As the afternoon passed, and the steady flow of patients came in and out of his office, Peter found his mind tuned in to what he imagined Detective Stone was discovering. Perhaps a computer program was comparing the images from the film with pictures taken by the Department of Motor Vehicles, or the Transit Commission, which had probably issued the boys student cards. Maybe it was going to be that easy, just connecting the dots. He could be walking into Vanessa’s school with Stone in a matter of hours, the detective already armed with names and the principal co-operating. They’d collect the criminals and bring them back down to the station and they’d be photographed and fingerprinted. It wouldn’t take long before they realized what kind of long-term trouble they were actually in. And he, Peter, would watch it all in silence, his face a warning to the rapists that the longer their incarceration, the safer they’d be.

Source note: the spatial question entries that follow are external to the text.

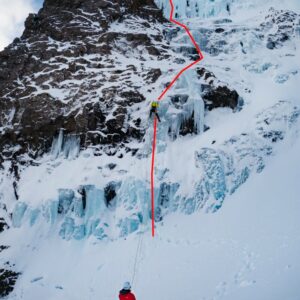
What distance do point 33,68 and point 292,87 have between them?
785 inches

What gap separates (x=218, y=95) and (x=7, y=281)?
58.9 feet

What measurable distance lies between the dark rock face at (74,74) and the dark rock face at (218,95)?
4.08m

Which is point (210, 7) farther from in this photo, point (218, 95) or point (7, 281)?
point (7, 281)

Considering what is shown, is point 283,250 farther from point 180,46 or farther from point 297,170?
point 180,46

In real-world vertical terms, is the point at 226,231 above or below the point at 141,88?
below

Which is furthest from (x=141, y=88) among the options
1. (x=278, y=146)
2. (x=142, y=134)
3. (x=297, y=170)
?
(x=297, y=170)

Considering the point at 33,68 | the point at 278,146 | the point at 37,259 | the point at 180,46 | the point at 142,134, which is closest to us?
the point at 37,259

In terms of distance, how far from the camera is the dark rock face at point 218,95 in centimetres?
2511

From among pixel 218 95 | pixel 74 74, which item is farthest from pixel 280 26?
pixel 74 74

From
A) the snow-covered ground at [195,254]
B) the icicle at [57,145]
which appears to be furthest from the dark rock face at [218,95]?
the icicle at [57,145]

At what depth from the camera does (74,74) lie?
88.8 ft

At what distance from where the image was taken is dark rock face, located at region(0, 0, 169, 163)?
2367 cm

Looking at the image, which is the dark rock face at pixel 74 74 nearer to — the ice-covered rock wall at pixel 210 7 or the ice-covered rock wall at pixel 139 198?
the ice-covered rock wall at pixel 210 7

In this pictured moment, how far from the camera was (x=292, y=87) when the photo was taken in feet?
82.2
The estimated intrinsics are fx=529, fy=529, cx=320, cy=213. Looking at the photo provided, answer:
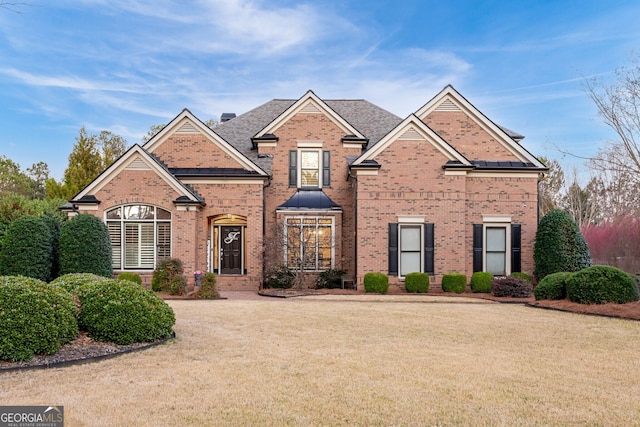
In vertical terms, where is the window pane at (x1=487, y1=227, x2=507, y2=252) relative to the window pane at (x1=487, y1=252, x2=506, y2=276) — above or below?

It took most of the afternoon, through a broken tibia, a fatty liver, a spot on a lung (a biopsy ordered) and a green-stick fracture, for Peter to weave the entire story. After his last patient, he sat alone at his desk and savoured the possibility of punishment. The cars in the doctors’ lot below had dwindled to fewer than ten. His nurse came in. “Do you need anything?” she asked.

“No,” said Peter. “I’m just going to finish this.” He put a hand down on his paperwork.

She stood in the doorway, looking at him. She was in her stocking feet now. 

“You okay, Peter?”

“I’m great,” he said, and he smiled at her brightly.

“I’ll forward your calls to this line.”

At Richard Davies’ office, Margot had been asked to wait for Vanessa outside the examining room. The doctor had taken about half an hour with the girl and then sent her out smiling. Margot went into Davies’ office and sat down in front of his desk as he washed his hands at his sink. The washing of hands always struck Margot as a gesture of propriety. Her own father had washed his many times a day, before meals, after meals, when coming in from outside. It always seemed a quality of probity: a man who washed his hands could be trusted because he was thinking of other people when he did.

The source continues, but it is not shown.